Since the inception of the Turkish Government Scholarship programme in 2011, about 250 Ghanaian students have benefited from it.
Out of the number, 70 of the beneficiaries have completed their courses while 180 are still in the Eurasia country studying various programmes at the master’s level.
The Turkish Ambassador to Ghana, Madam Nesrin Bayazit, disclosed this in a media interview last Monday.
She was speaking after a dinner organised by the embassy for Turkish graduates.
The night brought together 33 fresh beneficiaries, who are yet to leave Ghana to start their programmes in Turkey and those who have completed their courses and are back here in Ghana.
Some of the past beneficiaries are frustrated about their inability to secure jobs since their return.
They are made up of master’s degree graduates in petroleum, petrochemical and electrical engineering, medicine and economics, among others.
The 250 beneficiaries of the Turkish Government Scholarship were selected by the Ghana unit of the Turks Abroad and Related Communities, a special initiative by that country’s government started in 2011 to help allocate scholarships for international students.
In addition to those who have benefited or are benefiting from the Turkish government’s benevolence, Madam Bayazit said 106 other Ghanaian students were studying in various cities throughout the country.
This brings to 356, the number of Ghanaians that have studied or are studying in Turkey.
Beyond helping to enrich the knowledge and expertise of the students, the ambassador said the Turkish Government Scholarship was another opportune window to further enhance the relationship between the two countries.
She entreated the past beneficiaries to put their knowledge to proper use to help enhance the lives of their people while growing local economies.
Madam Bayazit cautioned those yet to go against joining bad groups that could destroy their future.
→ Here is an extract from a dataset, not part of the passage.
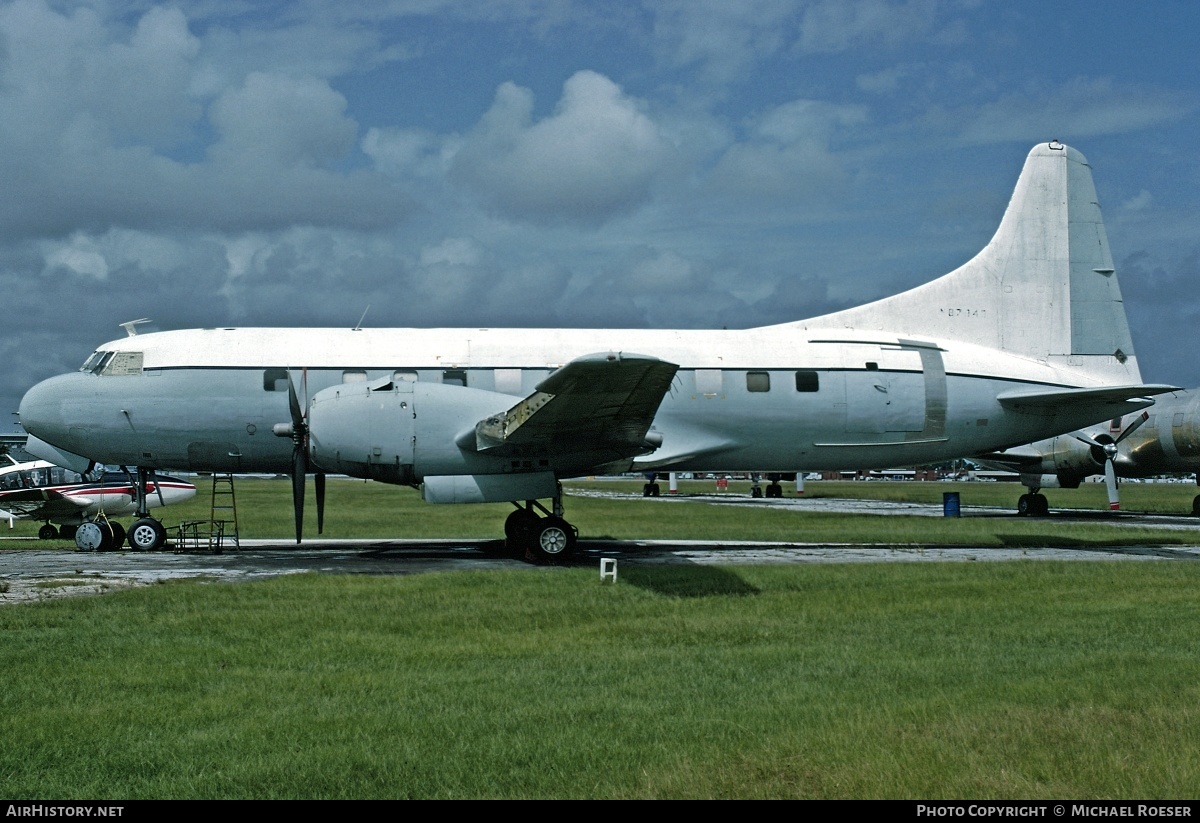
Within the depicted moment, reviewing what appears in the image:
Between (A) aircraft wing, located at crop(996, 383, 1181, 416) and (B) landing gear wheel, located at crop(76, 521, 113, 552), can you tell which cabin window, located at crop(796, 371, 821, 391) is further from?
(B) landing gear wheel, located at crop(76, 521, 113, 552)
She notified the students of some radical groups in and around Turkey that had the tendency of luring them into bad acts with dire consequences.
While emphasising her government’s commitment to continue with the scholarship programme, the ambassador noted that it was regrettable that some of the beneficiaries were unable to secure jobs since completing their courses.
She said the Turkish government was not just interested in helping educate young persons in the country but was keen on ensuring that they put the knowledge to proper use.
“This will help enhance their own lives and deter them from joining radical groups.
“I was just talking to two of the students, who studied Petroleum Engineering in one of the best universities in Turkey. One of them was the best in his term but unfortunately, they are still unemployed after their return to Ghana,” she said.
Given the implications on the lives of the people, Madam Bayazit said her outfit had resolved to, among other things, help increase Turkish investments in Ghana to help absorb some of the teeming youth.
She mentioned the government’s flagship district industrialisation programme, the one-district, one-factory, as one of the initiatives the embassy was looking at taking advantage of.
So far, she said interests from Turkish investors in the country’s economy had been encouraging and expressed the hope that more companies would set up businesses here to help the youth to benefit from the various opportunities.
Like their counterparts in Turkey, Madam Bayazit also encouraged Ghanaian investors to take advantage of business opportunities in Turkey to help employ teeming young Turks.